In 2018, the Philippines is the fourth freest economy in Southeast Asia, the 13th among 43 countries in the Asia-Pacific region, and the 61st in the world next to Spain. As of November 2017, the Philippine economy has grown over 6 percent for a ninth consecutive quarter. Indeed, the Philippines is emerging as one of this decade's economic stars with the World Bank predicting growth of more than 6 percent until 2019, underpinned by an ambitious infrastructure building programme and a young and growing population. With approximately 60 percent of the population within the age bracket of 15 – 64 years, a literacy rate of over 95 percent, and an English-speaking population, the Philippines has the manpower to fuel further economic growth.
In addition to manpower, the Philippines has a robust domestic and international legal investment regime that aims to ensure and promote investment development, growth and protection.

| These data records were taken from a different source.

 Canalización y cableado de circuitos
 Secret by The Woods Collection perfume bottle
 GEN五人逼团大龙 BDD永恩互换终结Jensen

This chapter tackles the legal protections available to a foreign investor in the Philippines, including (i) substantive protections under both domestic laws and investment treaties; and (ii) procedural protections under investor-state dispute settlement (ISDS) remedies. The chapter will also deal with legal trends and future developments in the Philippines relating to foreign investments and ISDS.
FOREIGN INVESTMENT: NATIONAL AND INTERNATIONAL LEGAL REGIMES
NATIONAL LEGAL REGIME
The Philippines encourages foreign investments as reflected in various laws, regulations and court decisions. As of January 2018, according to the Board of Investments (BOI), there are approximately 123 investment-related laws and 14 investment promotion agencies in the Philippines, e.g. the Philippine Economic Zone Authority (PEZA) and other special economic zones. The most important investment-related laws are described below.
Commonwealth Act No. 108: The Anti-Dummy Law (ADL)
The ADL provides that in all cases in which any constitutional or legal provision requires Philippine or any other specific citizenship as a requisite for the exercise or enjoyment of a right, franchise or privilege, any citizen of the Philippines or of any other specific country who allows his name or citizenship to be used for the purpose of evading such provision, and any alien or foreigner profiting thereby, shall be punished by imprisonment and/or by a fine.